It is important to understand that ETFs are not guaranteed products – just like any investment in the stock or bond market, your initial investment is subject to risks.
As there are many different types of ETFs, there are some that are riskier than others. If you invest in an ETF that holds securities in a currency other than your own (for example a Japanese equity ETF), your returns can also be affected by movements in the exchange rate (AUD vs JPY). There are some ETFs that provide currency hedging to minimise this ‘currency risk’. ETFs are designed to track an index, therefore they buy the same securities as that index and attempt to replicate the returns, minus the cost (fee) of the fund. There is a risk that there can be a divergence between the return of the index, and the return of the fund. However, it should be remembered that it is impossible for any investor to invest directly in an index.
Risk is an inherent part of investing. Every investment portfolio carries some degree of risk and by better understanding the types of investment risk, investors can manage portfolios’ risk/return balances through market cycles.
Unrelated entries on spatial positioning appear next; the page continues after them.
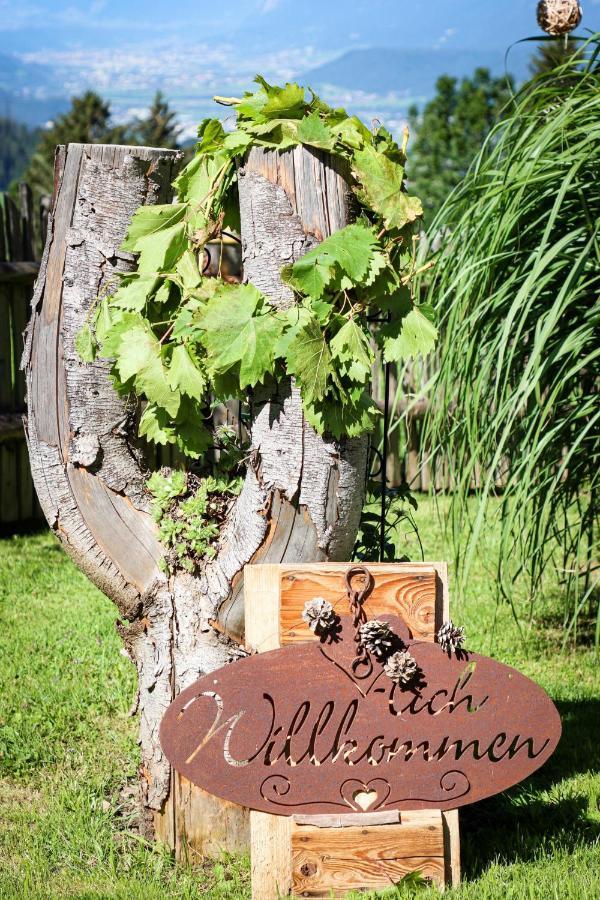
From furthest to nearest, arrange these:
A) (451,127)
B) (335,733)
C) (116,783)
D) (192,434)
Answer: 1. (451,127)
2. (116,783)
3. (192,434)
4. (335,733)

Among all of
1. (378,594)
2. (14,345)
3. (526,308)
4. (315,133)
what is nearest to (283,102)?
(315,133)

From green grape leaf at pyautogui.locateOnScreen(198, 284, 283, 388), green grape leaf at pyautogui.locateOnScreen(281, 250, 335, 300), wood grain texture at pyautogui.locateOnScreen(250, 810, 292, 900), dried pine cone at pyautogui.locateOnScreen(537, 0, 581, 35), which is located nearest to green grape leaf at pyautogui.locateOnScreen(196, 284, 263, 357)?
green grape leaf at pyautogui.locateOnScreen(198, 284, 283, 388)

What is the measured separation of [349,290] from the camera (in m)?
2.06

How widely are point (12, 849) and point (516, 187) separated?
227cm

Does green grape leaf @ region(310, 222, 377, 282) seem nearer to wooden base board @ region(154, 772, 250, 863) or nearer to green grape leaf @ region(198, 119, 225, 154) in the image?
green grape leaf @ region(198, 119, 225, 154)

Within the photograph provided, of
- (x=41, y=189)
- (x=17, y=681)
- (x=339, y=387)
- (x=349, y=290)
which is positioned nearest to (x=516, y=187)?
(x=349, y=290)

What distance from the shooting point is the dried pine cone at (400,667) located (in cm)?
201

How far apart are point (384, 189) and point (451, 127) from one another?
30.2 m

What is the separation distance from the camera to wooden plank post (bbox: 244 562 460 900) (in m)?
2.02

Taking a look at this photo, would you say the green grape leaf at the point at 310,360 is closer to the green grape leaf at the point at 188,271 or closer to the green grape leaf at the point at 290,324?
the green grape leaf at the point at 290,324

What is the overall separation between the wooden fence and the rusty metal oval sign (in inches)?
171

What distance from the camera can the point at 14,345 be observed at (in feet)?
20.4

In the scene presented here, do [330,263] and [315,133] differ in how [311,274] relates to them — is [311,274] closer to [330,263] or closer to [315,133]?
[330,263]

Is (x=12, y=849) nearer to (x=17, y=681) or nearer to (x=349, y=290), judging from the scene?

What is more, the elevated risk associated with higher volatility can present opportunities for investors aiming to enhance portfolio returns.
How ETFs can help manage risk
ETFs can help investors diversify across asset classes and risk exposures, customise active risk, and adjust expected portfolio volatility.
For example, using ETFs, investors can quickly and easily reduce exposure to equities in times of market volatility, at the same time increasing exposure to fixed income.